INSTRUCTION: Copy the entries below word for word, from their first line through the line that contains "damaged white truck [390, 81, 640, 300]", including that line, and leave any pictures out of your copy.
══ EXERCISE INPUT ══
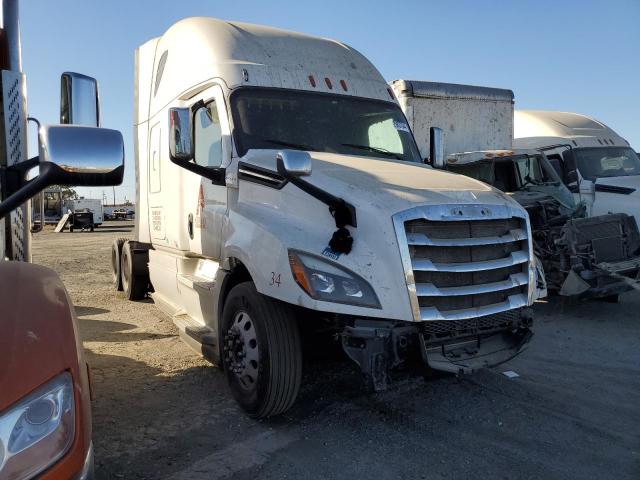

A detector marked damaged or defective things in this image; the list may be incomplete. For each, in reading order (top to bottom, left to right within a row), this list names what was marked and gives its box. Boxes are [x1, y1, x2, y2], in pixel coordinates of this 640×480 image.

damaged white truck [114, 17, 540, 416]
wrecked truck cab [121, 16, 540, 418]
damaged white truck [390, 81, 640, 300]
wrecked truck cab [444, 150, 640, 298]
damaged front bumper [342, 308, 532, 390]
═══
ANSWER TO THE TASK:
A detector marked damaged or defective things in this image; the list may be incomplete. For each, in reading order (top to bottom, left to right within a row), this list names what was marked and gives its box. Boxes are [x1, y1, x2, y2], in pixel coordinates of this 640×480 image.

damaged white truck [114, 17, 540, 416]
wrecked truck cab [121, 16, 540, 418]
damaged white truck [390, 81, 640, 300]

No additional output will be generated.